## What is needed
Find where "Measurements are in" occurs in the data below, and retype that line and every later line exactly.

Stored records
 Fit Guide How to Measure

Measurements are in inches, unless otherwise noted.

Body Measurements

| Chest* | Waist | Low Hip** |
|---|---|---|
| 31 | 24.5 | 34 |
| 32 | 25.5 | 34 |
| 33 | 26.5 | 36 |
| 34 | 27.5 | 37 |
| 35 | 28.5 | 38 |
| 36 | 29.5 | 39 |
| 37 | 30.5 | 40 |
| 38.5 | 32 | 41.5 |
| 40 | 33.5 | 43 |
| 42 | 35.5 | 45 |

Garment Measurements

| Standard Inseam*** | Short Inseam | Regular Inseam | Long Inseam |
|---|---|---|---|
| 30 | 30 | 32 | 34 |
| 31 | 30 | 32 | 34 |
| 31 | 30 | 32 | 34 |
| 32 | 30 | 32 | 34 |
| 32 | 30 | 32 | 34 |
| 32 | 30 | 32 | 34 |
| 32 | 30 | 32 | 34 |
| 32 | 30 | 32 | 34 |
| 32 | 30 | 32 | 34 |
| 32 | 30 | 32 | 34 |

## Answer section
Measurements are in inches, unless otherwise noted.

Body Measurements

| Chest* | Waist | Low Hip** |
|---|---|---|
| 31 | 24.5 | 34 |
| 32 | 25.5 | 34 |
| 33 | 26.5 | 36 |
| 34 | 27.5 | 37 |
| 35 | 28.5 | 38 |
| 36 | 29.5 | 39 |
| 37 | 30.5 | 40 |
| 38.5 | 32 | 41.5 |
| 40 | 33.5 | 43 |
| 42 | 35.5 | 45 |

Garment Measurements

| Standard Inseam*** | Short Inseam | Regular Inseam | Long Inseam |
|---|---|---|---|
| 30 | 30 | 32 | 34 |
| 31 | 30 | 32 | 34 |
| 31 | 30 | 32 | 34 |
| 32 | 30 | 32 | 34 |
| 32 | 30 | 32 | 34 |
| 32 | 30 | 32 | 34 |
| 32 | 30 | 32 | 34 |
| 32 | 30 | 32 | 34 |
| 32 | 30 | 32 | 34 |
| 32 | 30 | 32 | 34 |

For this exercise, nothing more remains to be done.